Snowdrops

They wobbled through Covent Garden past the rear of St Martins. There was a queue for the soup kitchen. This was an evergrowing queue in the last five years. There were more and more homeless in London, even though there was perpetual propaganda on the Bolshevik Broadcasting Corporation that we had the strongest economy in Europe and London was a Global City.   She was sure she was going to see children living on the streets in her lifetime.

She told Semyon, she had walked once with her niece through the City. People looked at her niece with confusion and surprise.   The City, no matter what people said, was an old boys club where children and family were not allowed. Childcare was for pussies and what they did, just did not matter. Only the money matters. People out did each other by bragging they had not been home and not seen their kids for days. Outdoing each other in their dedication to the job.

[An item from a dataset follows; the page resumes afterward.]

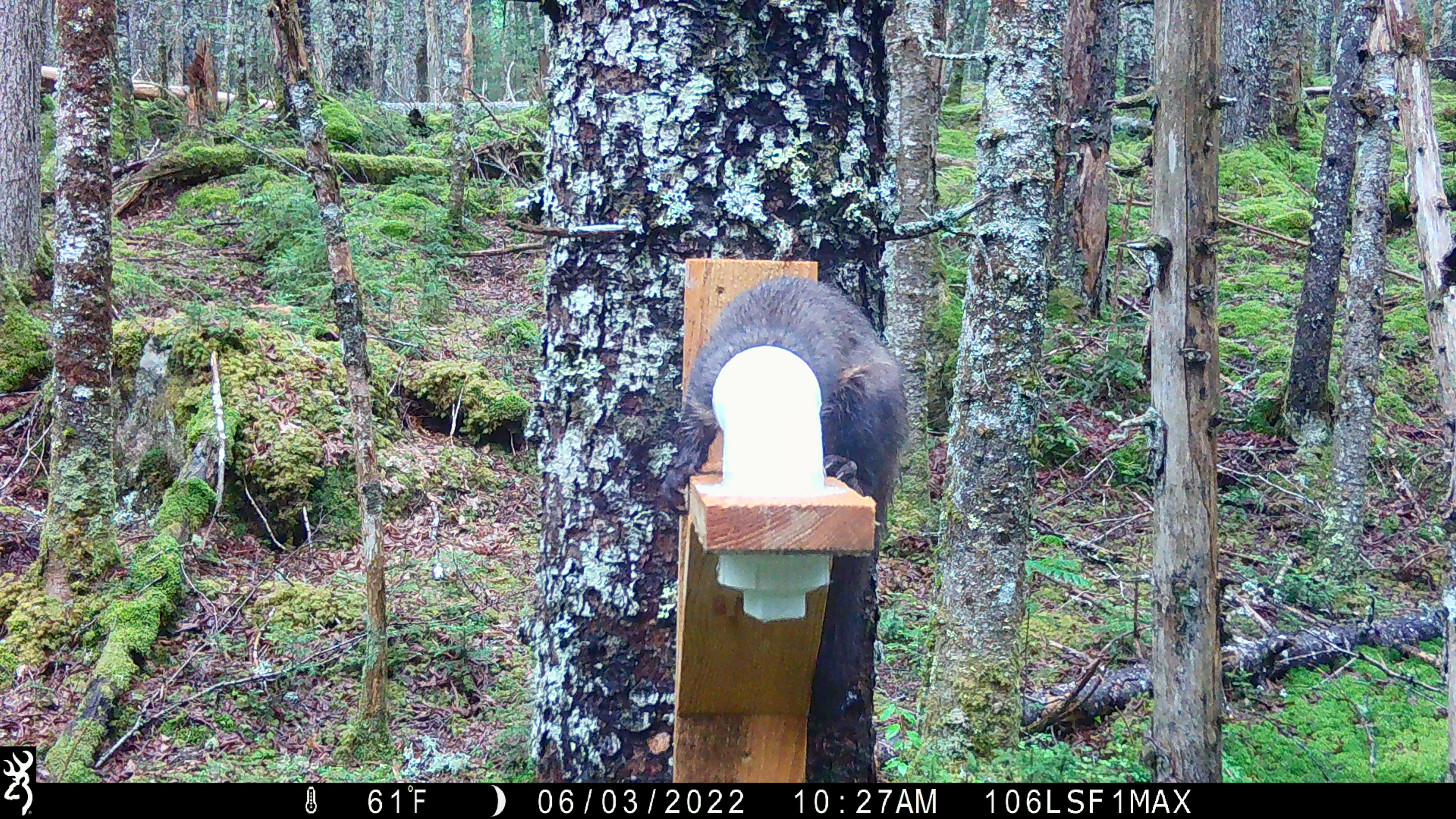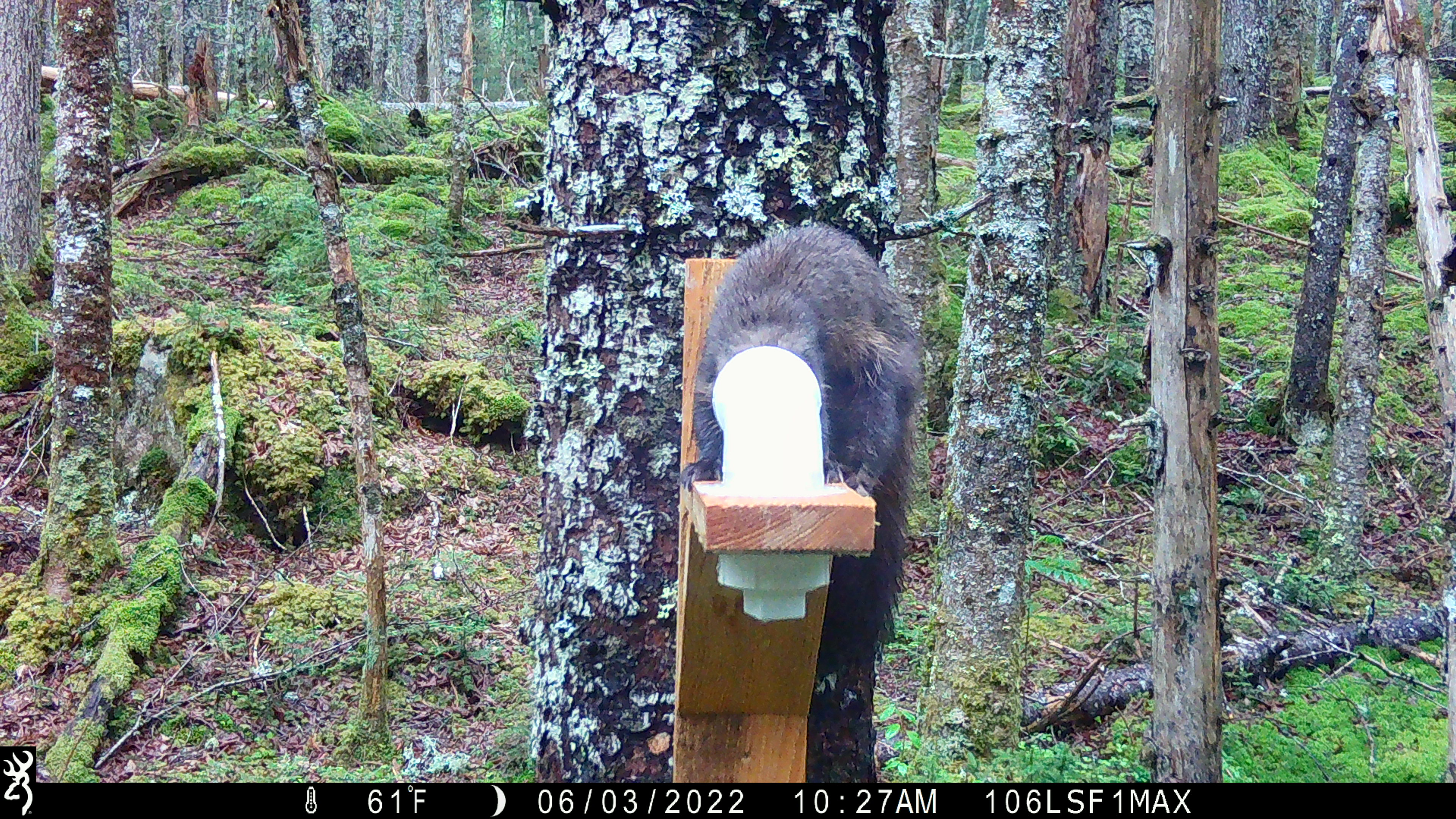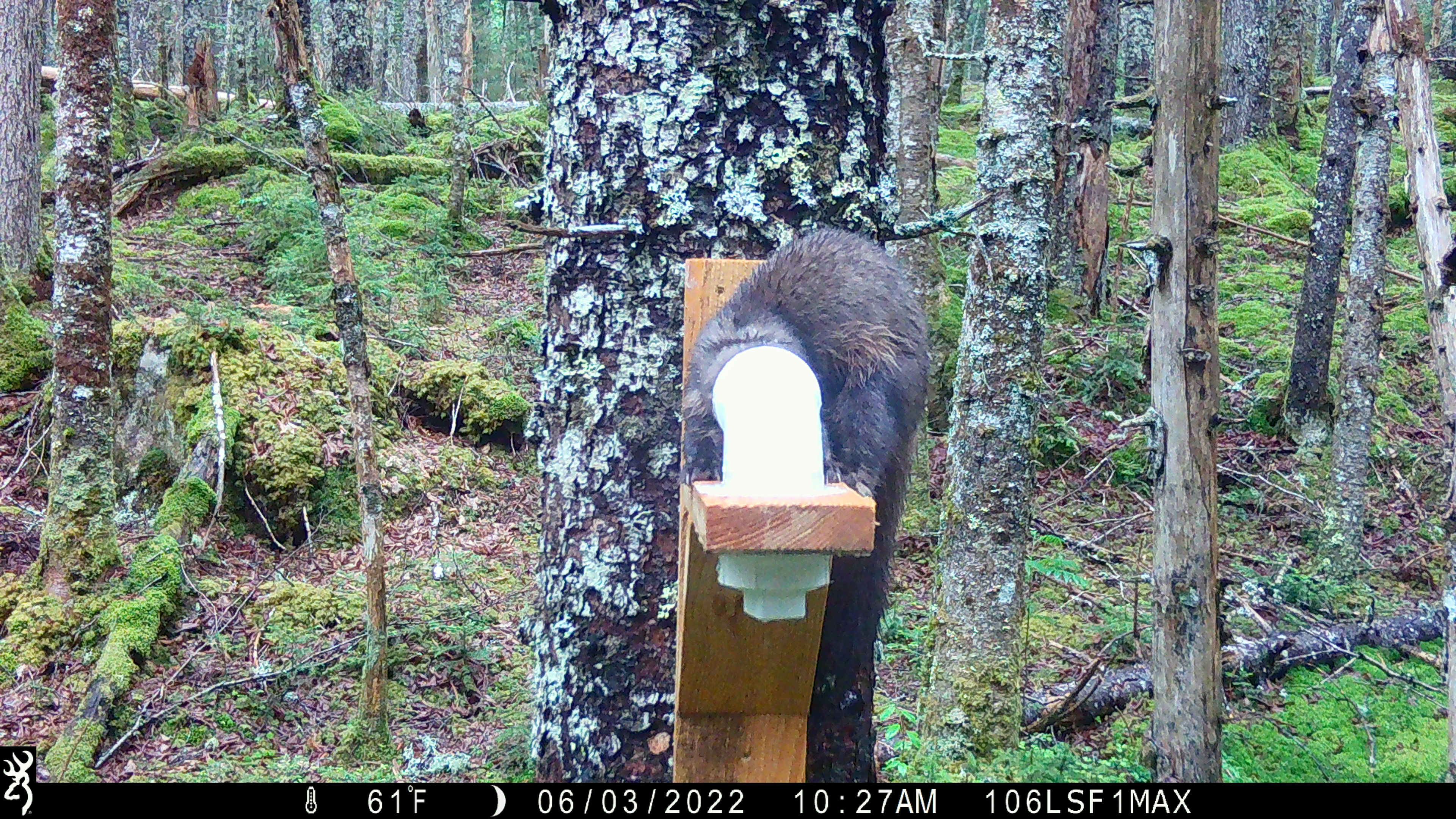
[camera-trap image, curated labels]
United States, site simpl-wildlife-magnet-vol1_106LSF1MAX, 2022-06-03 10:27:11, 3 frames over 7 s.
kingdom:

Child neglect was cool and successful.

Cass pointed out the empty new apartment blocks to Semyon on the way back home. “I don’t mind selling them, but there should be some rent controls. To leave these new homes empty is disgusting, when ordinary people can’t afford to live in London. The world cannot survive on lawyers and bankers alone. You can’t eat or live in money. You only need so much in a lifetime. “

“You sound like a revolutionary,” he laughed. “You could be Russian!”

“I am no revolutionary,” Cass said sadly. “ I am a fraud and I disgust myself.”

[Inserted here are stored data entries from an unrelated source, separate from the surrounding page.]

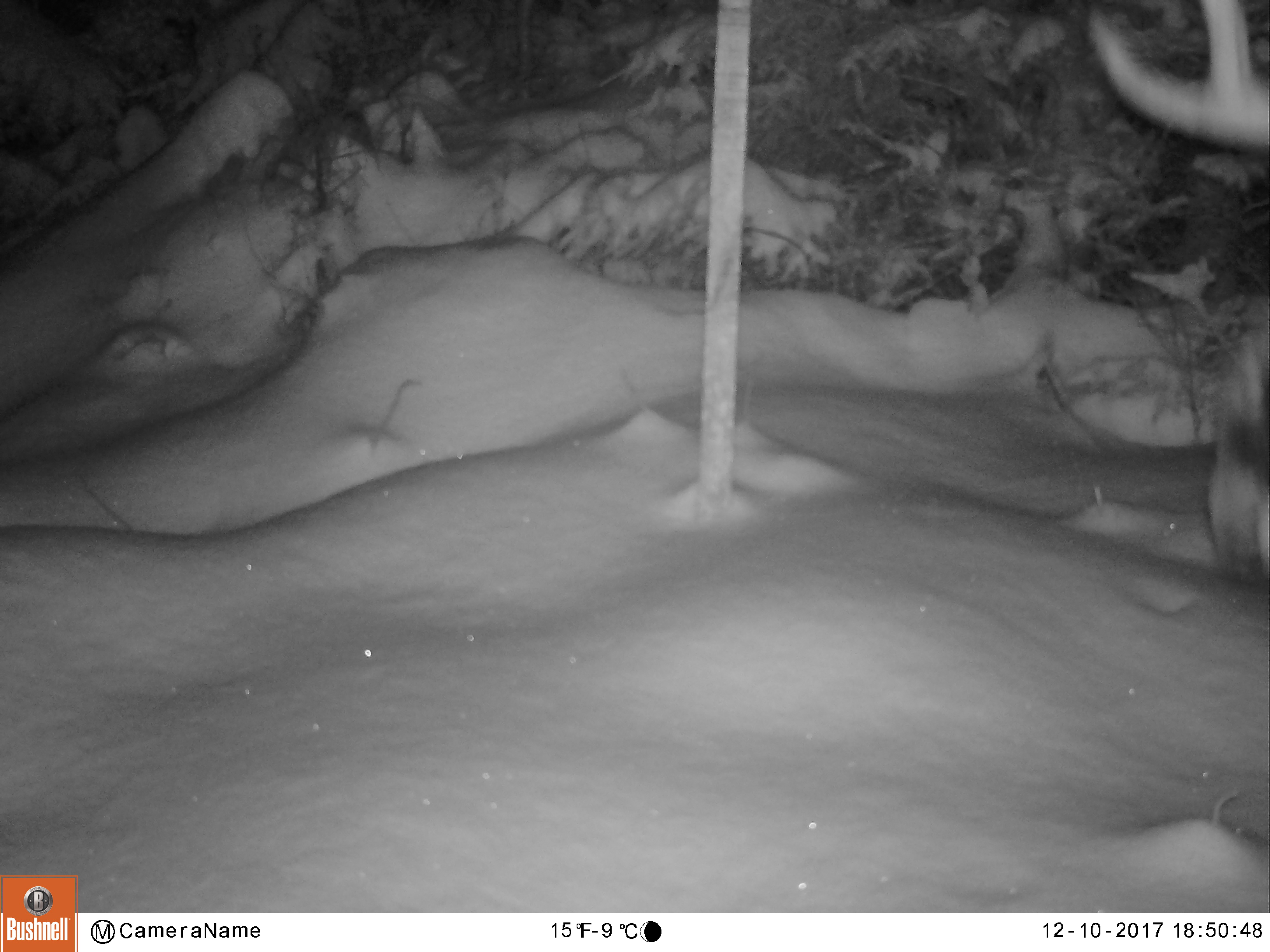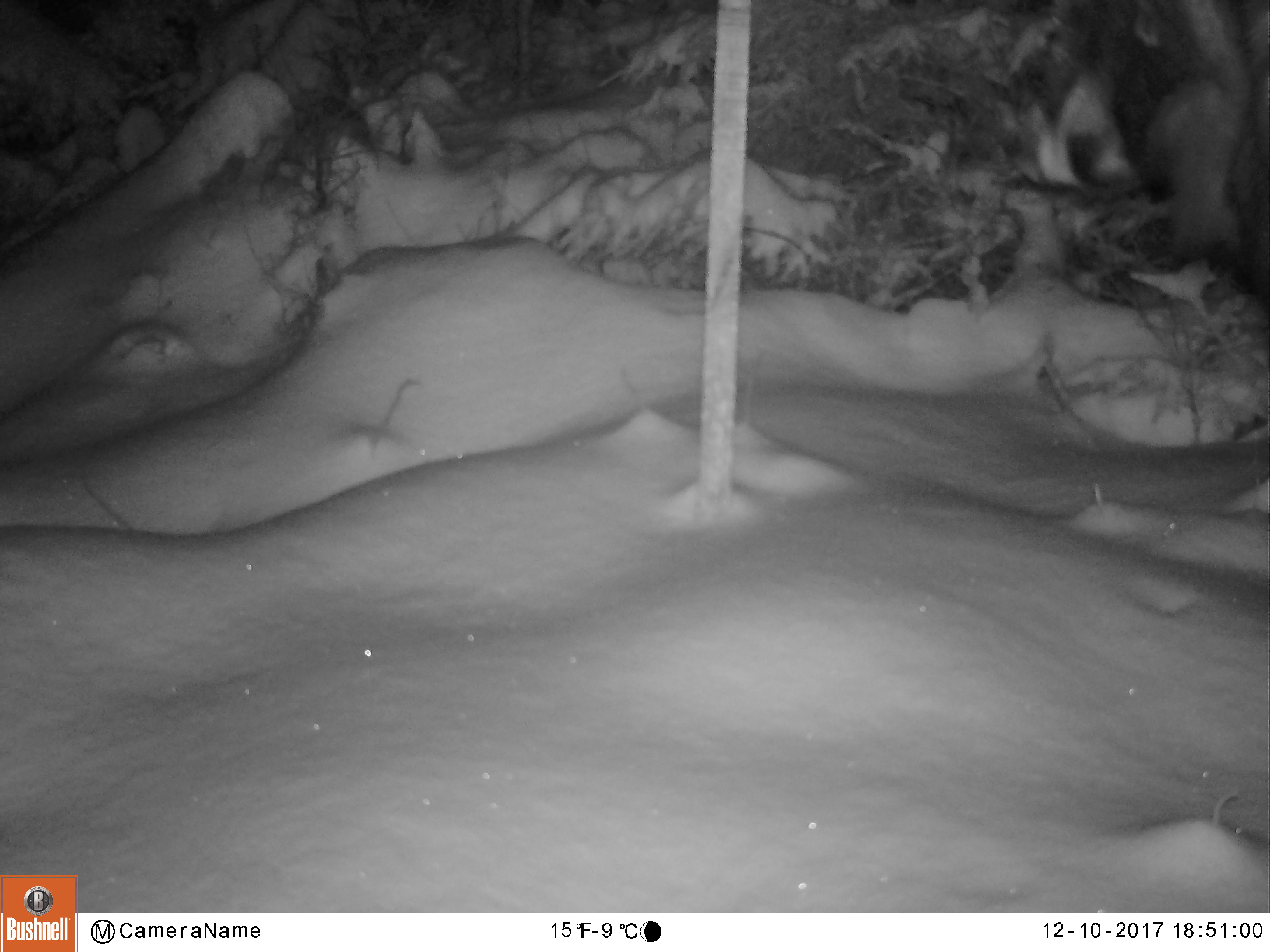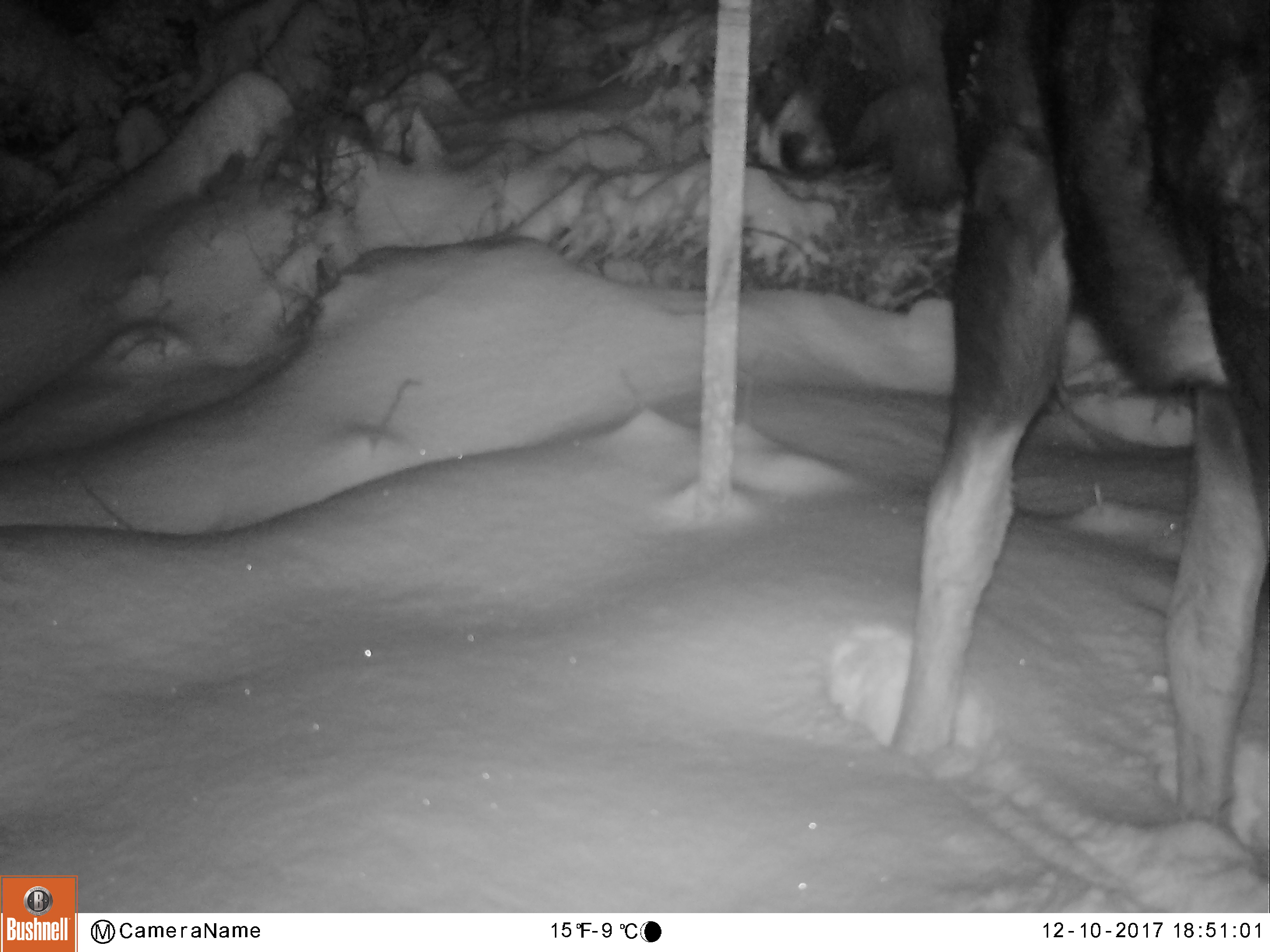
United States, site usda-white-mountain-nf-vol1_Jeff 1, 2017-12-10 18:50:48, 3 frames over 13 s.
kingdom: Animalia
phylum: Chordata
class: Mammalia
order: Artiodactyla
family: Cervidae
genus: Alces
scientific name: Alces alces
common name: moose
Moose (Alces alces).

“You have drunk too much. I will take you home. I will even take Tube! I love London,” Semyon now had boundless alcoholic enthusiasm.

Cass leaned against Semyon on the way home. He put a protective arm around her waist to steady her against the judders of the Tube.

They took the short walk to her flat. Semyon noticed several crumpled heaps of humanity in doorways. He gave a few of them five pound notes, mistakenly thinking it was small change. He turned to Cass took her hand, “We call them Snowdrops in Moscow.”

“Why?” Cass was confused at the beautify euphemism for such unnecessary tragedy.

“Because we know when Spring is coming, when their dead bodies emerge through thawing snow, just like snowdrops.”